● Задания
1. Во фрагменте о травме замените «травма» на «психическая травма» и приведите отрывок от слов «В конечном итоге» до слов «вкладов в ее ход.» включительно.
2. Ответьте по фрагменту о травме:
(a) На сколько крупномасштабных групп травма распределяет людей?
(b) Что реверсированная травма позволяет личности?
(c) Что поддерживает большинство, поведение которого опричинивает травма в необратимой форме?

● Исходный фрагмент
===============

В конечном итоге травма распределяет людей по трем крупномасштабным группам (которые — стоит ли об этом говорить? — мoгут пересекаться друг с другом). Однообразно повторяясь, она обрекает своих пациенсов на душевный недуг менее или более глубокий. Реверсированная, она позволяет личности встать в авангард историко-культурной созидательности (миметической или свободной от подражательности всякого рода). И третье: в своей необратимой форме травма опричинивает поведение того большинства, которое действует по предлагаемому ему образцу, поддерживает символический порядок в одном из его состояний. Ординарная травма несамодеятельна и поэтому лишь выталкивает обладателей таковой туда, где большая психоистория вершится без их оригинальных вкладов в ее ход.

===============

● Исходные данные

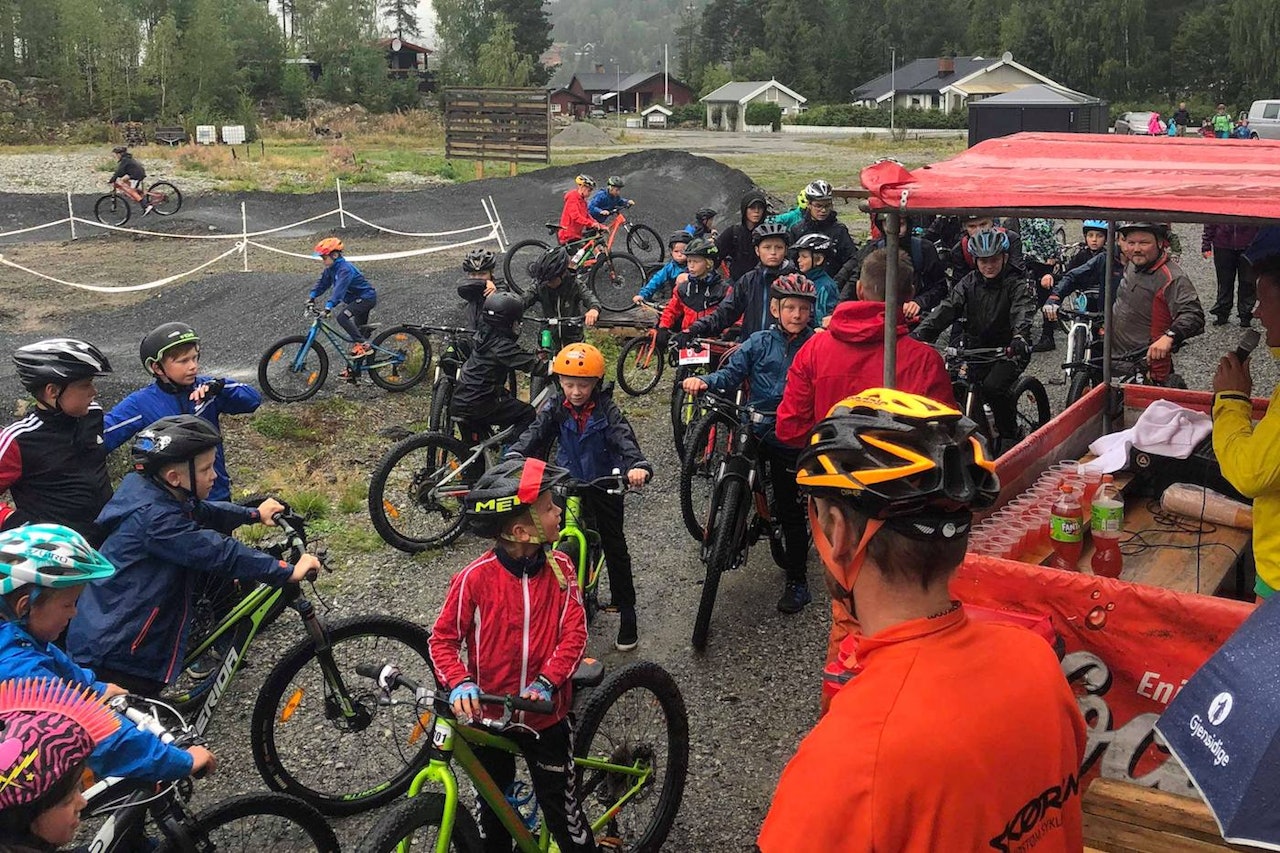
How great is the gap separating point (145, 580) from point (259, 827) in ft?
4.18

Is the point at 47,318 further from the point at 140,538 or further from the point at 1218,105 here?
the point at 1218,105

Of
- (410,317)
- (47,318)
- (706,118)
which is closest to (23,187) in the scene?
(47,318)

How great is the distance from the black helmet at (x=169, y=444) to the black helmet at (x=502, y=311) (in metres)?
3.49

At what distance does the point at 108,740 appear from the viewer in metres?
3.16

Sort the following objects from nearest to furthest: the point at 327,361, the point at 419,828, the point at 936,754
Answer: the point at 936,754
the point at 419,828
the point at 327,361

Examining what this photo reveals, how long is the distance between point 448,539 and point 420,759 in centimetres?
303

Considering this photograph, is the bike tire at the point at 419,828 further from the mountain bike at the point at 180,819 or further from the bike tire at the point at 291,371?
the bike tire at the point at 291,371

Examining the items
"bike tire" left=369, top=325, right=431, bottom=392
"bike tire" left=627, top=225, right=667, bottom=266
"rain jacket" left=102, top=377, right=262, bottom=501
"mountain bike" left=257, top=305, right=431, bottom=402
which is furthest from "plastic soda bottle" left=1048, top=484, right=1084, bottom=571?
"bike tire" left=627, top=225, right=667, bottom=266

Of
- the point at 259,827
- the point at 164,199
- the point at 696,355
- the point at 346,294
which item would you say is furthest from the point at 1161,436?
the point at 164,199

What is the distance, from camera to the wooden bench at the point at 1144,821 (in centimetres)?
339

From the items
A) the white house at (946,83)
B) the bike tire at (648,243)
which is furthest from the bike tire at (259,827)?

===============

● Ответы к заданиям
1.
В конечном итоге психическая травма распределяет людей по трем крупномасштабным группам (которые — стоит ли об этом говорить? — мoгут пересекаться друг с другом). Однообразно повторяясь, она обрекает своих пациенсов на душевный недуг менее или более глубокий. Реверсированная, она позволяет личности встать в авангард историко-культурной созидательности (миметической или свободной от подражательности всякого рода). И третье: в своей необратимой форме психическая травма опричинивает поведение того большинства, которое действует по предлагаемому ему образцу, поддерживает символический порядок в одном из его состояний. Ординарная психическая травма несамодеятельна и поэтому лишь выталкивает обладателей таковой туда, где большая психоистория вершится без их оригинальных вкладов в ее ход.

2.
(a) На три.
(b) Встать в авангард историко-культурной созидательности.
(c) Символический порядок в одном из его состояний.